Tiger Field is a former Minor League Baseball venue in the Western United States, located in Redding, California. Opened in 1923, it is the home of the summer collegiate Redding Colt 45s. The ballpark is named for its first tenant, the semi-pro Redding Tigers. Tiger Field is on the corner of Market Street and Cypress Ave.

The stadium has gone through many renovations over the years. In the 1940s and 1950s, the stadium had a large wooden grandstand. Soon after the folding of the Redding Browns and a fire in the grandstands in 1955, the grandstands were torn down and the stadium orientation was flipped so that the current location of home plate is in the original location of right field.

In 2016 the stadium received a major upgrade and face lift. The field was re-sodded, the backstop was moved up, new backstop nets were installed, new stadium seats from the former Travis Credit Union Park in Vacaville, California, were installed, and the dugouts were renovated and expanded.

---*---

• Set task 1: According to the Tiger Field text, what is the ballpark named for?
• Set task 2: Reproduce the Tiger Field text word for word, everything from "Tiger Field is a" down to "of right field.".

• Raw data:

---*---

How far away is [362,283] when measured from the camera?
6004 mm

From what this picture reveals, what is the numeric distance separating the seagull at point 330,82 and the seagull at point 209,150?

---*---

• Task response 1: Its first tenant, the semi-pro Redding Tigers.

• Task response 2:
Tiger Field is a former Minor League Baseball venue in the Western United States, located in Redding, California. Opened in 1923, it is the home of the summer collegiate Redding Colt 45s. The ballpark is named for its first tenant, the semi-pro Redding Tigers. Tiger Field is on the corner of Market Street and Cypress Ave.

The stadium has gone through many renovations over the years. In the 1940s and 1950s, the stadium had a large wooden grandstand. Soon after the folding of the Redding Browns and a fire in the grandstands in 1955, the grandstands were torn down and the stadium orientation was flipped so that the current location of home plate is in the original location of right field.